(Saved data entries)
▬▬▬
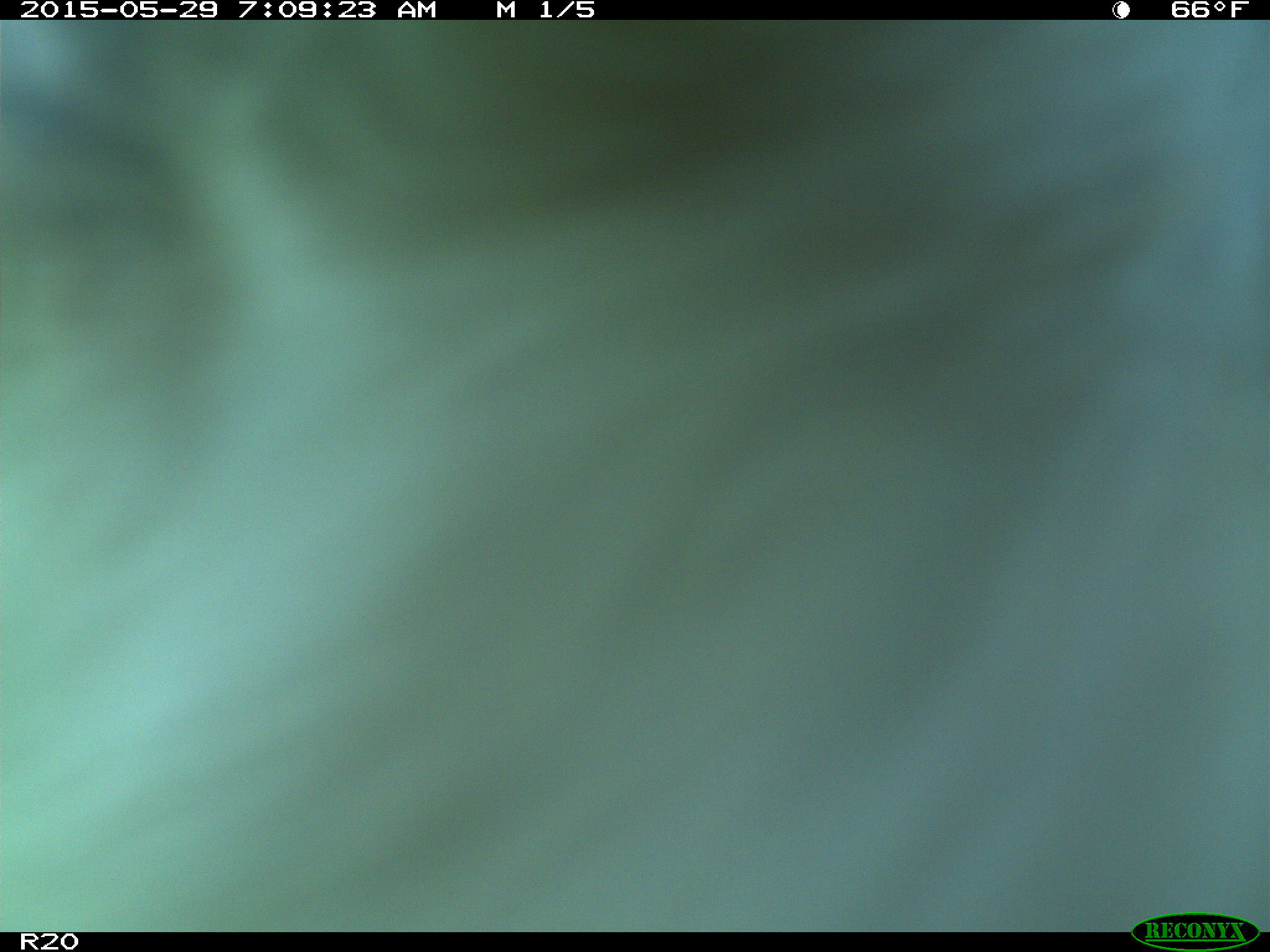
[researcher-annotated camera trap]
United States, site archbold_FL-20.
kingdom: Animalia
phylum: Chordata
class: Mammalia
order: Artiodactyla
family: Bovidae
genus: Bos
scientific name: Bos taurus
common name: domestic cow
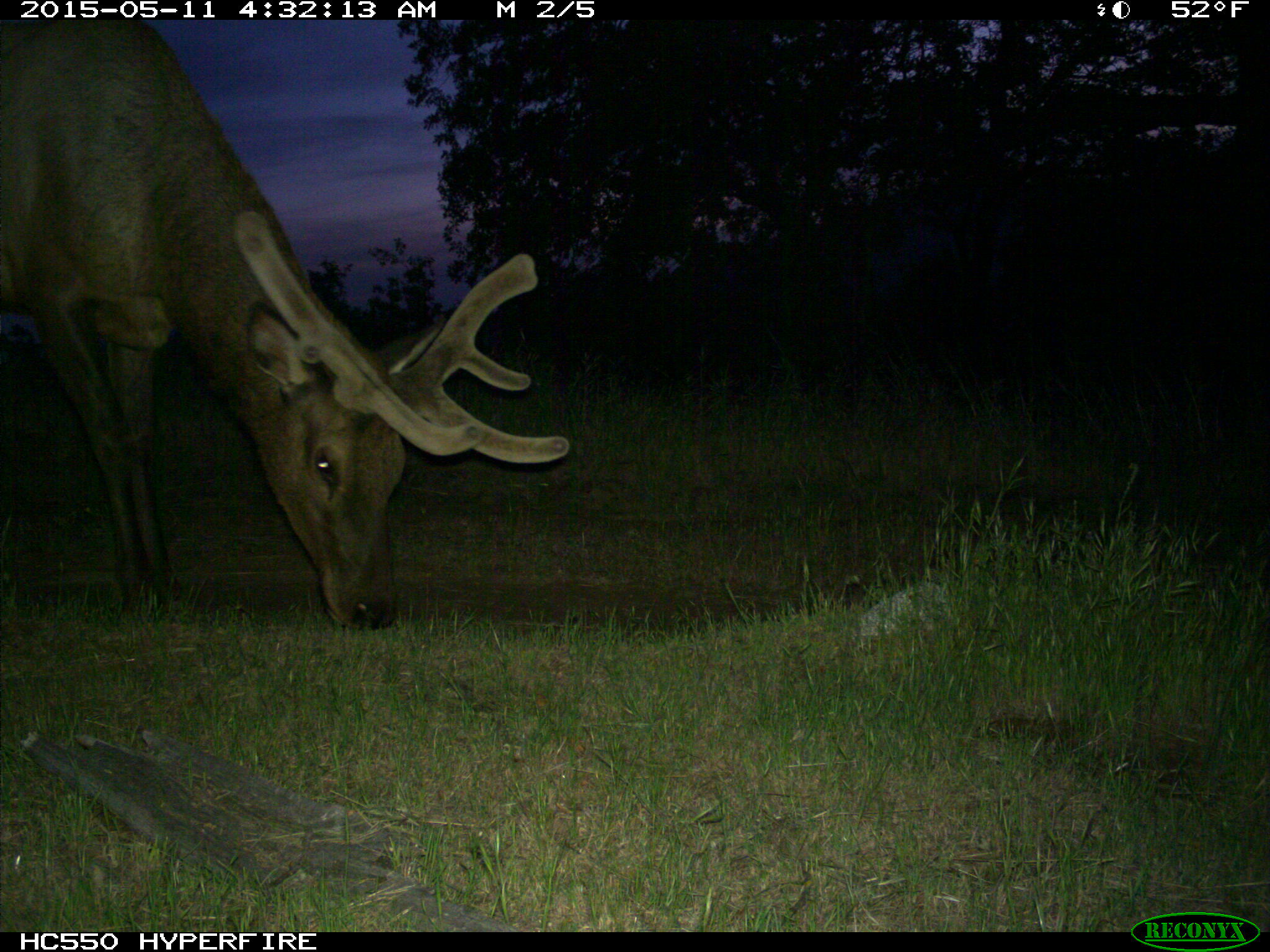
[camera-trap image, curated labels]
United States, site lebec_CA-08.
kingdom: Animalia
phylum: Chordata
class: Mammalia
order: Artiodactyla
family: Cervidae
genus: Cervus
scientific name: Cervus canadensis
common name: elk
▬▬▬
- **Prompt**:
Restate all entries exactly; pictures stay out.

- **Problem solution**:
[researcher-annotated camera trap]
United States, site archbold_FL-20.
kingdom: Animalia
phylum: Chordata
class: Mammalia
order: Artiodactyla
family: Bovidae
genus: Bos
scientific name: Bos taurus
common name: domestic cow
[camera-trap image, curated labels]
United States, site lebec_CA-08.
kingdom: Animalia
phylum: Chordata
class: Mammalia
order: Artiodactyla
family: Cervidae
genus: Cervus
scientific name: Cervus canadensis
common name: elk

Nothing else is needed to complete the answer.